それで南田は相手をぶん殴り、罰を受けた。
もうそんなことはこりごりだと思った。南田はため息をつく。
深く考えてもどうにもならない。
南田は起こってもいない出来事を心配しても無駄だと思った。
心を無にしたほうがいいと思った。
何も考えない、何も感じない。
そうしていられたらずっと楽だっただろう。
静かな独房の格子の向こうから、足音が聞こえた。
噂をすればの担当の看守の伊藤だ。
伊藤は南田の姿を見るなり、笑顔を見せた。
その笑顔がどんな意味を持って見せているのか。南田は解らず、困惑した。
「おはよう。南田」
「……おはようございます」
南田は伊藤の顔を見なかった。
伊藤の雰囲気は優男のようだ。
どこか内面が読めないような空気で、謎めいている。
南田がこれまで会ってきた看守と違い、辛気臭さが全くない。
だからこそ、南田は伊藤が只者ではない気がした。
「いつの間にか、随分と嫌われちゃったな」
「………」
伊藤は独房の格子に近づくと、南田をじっと見た。
伊藤の表情は読めない。どこか楽しそうにも見えた。
「……伊藤さんは何がしたいんですか?」
「……いいや。俺は君が知りたい」
「……は?」
「勘違いしないでほしい。これは俺、自身の興味だ。俺は君と似ている」
「な……何を言っているんですか?」
南田は目を見開いた。自分と同じ人間?この世の中に、そんなに同じ人間がいるものだろうか。伊藤は笑い出す。
「あははははは。信じられないか。だろうな」
伊藤はその場にしゃがみこむ。改めて見た伊藤の顔は端正だった。
まつげが長く、目鼻立ちがはっきりとしていた。
「まあ、あれだ。証明できないし、俺自身も正直、その能力を存分に使おうと思っていない」
「は?何を言っているのか」
「いいや。俺は君がこれからどうなっていくか知っている」
「は?だから、何ですか?」
伊藤は上着から手紙を取り出す。その手紙を格子の間から、南田に手渡す。
「ちょっと何ですか?」
「いいから受け取れ。俺から君への手紙だ」
伊藤は立ち上がり、その場を去って行った。
南田は伊藤が何をしたいのか解らなかった。
南田はその手紙触れた瞬間、伊藤が手紙を書く場面が見えてきた。
伊藤は真剣な顔で手紙を書いている。どうやら、この手紙は伊藤が書いたらしい。
南田は伊藤から受け取った手紙の封を開けた。
【南田へ。
南田君、君は触れると過去が見えるだろう。違うか?
君はその能力でかなり苦労しただろう。
君の苦労してきた気持ちが俺にはよく解る。
俺は君と同じようで少しだけ違う。
俺が見えるのは未来だ。
俺の昔話を少しだけ話そう。
俺は小さな頃から、この奇妙な能力を保持していた。
この能力が何か金になると気付いた両親は、俺を新興宗教の教祖にした。
『神の子』として有難がるように。
けれど、俺の能力は不穏な未来も、良い未来も同時に見える。
あるとき、不穏な未来を見た。
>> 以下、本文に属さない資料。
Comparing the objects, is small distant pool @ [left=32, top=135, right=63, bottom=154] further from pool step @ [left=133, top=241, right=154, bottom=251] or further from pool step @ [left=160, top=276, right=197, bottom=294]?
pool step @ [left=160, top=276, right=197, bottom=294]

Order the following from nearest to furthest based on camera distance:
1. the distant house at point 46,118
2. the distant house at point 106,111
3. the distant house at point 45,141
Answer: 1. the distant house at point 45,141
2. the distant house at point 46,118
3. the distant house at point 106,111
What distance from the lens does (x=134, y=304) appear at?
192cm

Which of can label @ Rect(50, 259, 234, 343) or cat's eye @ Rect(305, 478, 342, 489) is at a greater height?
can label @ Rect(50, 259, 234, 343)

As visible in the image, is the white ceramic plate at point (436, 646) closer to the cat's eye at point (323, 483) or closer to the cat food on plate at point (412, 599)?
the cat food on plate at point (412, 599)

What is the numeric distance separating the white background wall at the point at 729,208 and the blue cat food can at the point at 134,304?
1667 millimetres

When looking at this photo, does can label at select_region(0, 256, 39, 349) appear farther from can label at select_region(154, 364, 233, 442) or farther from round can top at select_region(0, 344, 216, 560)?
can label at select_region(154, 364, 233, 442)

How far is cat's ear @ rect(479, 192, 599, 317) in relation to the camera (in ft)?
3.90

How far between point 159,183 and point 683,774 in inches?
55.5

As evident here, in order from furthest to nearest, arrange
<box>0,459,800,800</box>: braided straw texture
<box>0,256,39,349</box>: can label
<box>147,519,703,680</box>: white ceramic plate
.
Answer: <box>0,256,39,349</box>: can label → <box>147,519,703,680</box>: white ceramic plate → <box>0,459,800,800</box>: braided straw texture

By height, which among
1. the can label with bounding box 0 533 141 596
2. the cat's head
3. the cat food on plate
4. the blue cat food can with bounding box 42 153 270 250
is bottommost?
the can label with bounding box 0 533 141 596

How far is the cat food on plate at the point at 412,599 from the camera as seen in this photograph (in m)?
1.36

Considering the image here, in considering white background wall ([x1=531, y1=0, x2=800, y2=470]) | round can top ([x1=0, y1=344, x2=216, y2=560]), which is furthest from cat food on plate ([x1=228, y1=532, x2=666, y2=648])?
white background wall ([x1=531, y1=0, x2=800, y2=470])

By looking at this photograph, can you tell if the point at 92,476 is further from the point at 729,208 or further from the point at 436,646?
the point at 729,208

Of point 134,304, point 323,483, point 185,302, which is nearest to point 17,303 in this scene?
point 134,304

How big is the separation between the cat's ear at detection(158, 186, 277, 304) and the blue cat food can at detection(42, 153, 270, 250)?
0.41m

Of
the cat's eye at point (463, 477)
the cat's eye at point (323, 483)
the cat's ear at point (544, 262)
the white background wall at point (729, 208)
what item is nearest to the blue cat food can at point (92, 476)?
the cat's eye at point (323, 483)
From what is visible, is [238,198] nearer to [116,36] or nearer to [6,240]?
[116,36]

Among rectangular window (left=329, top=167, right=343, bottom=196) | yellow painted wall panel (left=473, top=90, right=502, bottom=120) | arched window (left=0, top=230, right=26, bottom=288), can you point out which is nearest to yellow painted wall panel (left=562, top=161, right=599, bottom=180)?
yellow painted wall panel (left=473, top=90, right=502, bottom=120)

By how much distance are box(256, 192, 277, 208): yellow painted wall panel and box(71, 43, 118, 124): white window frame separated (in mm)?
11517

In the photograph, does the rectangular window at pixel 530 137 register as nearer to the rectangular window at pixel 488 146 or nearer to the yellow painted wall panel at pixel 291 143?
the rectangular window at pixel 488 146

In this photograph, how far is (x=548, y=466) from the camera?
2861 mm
俺は通常通り、その未来を大衆に話した。
見事にその未来は的中した。
けれど、俺は気味の悪い悪魔の使いのように忌み嫌われるようになった。
俺はそれから、未来が見える能力がなくなったと嘘をつくようになった。
両親は未来を予見できない俺を棄てて、寺に養子に出した。
名前を変え、俺は寺の子になった。
幸い、寺の住職は俺を大切にしてくれた。
それから俺は人を知るために、普通の人らしく生きるために苦心した。
その結果、警察官になった。警察官の仕事は俺に合っていた。
ただ、俺の能力は一向に収まっていない。
けれど、俺は今見えている未来を誰かに話し、行動を促すことはしない。
それはその人の人生自体を歪めてしまうからだ。
そんな俺がどうして君に打ち明けたかは、後悔してほしくないからだ。
俺は知っている。君は殺っていない。更に君の未来がどうなっているか、俺は知っている。けれど、それは教えることはできない】
南田はこの手紙をすぐに信じられなかった。
【未来が見える】。占い師のようなものだろうか。
南田は伊藤が、自分を説得するために言っているように思えた。
南田は手紙をびりびりと破り、ゴミ箱へ入れる。
南田は胡坐を掻き、目を伏せた。
未来が見えた伊藤は、神の子として新興宗教の教祖にされたが、一変して悪の使いにされた。これを信じろというのが無理だ。
南田は今度、伊藤の持ち物に触れてみようと思った。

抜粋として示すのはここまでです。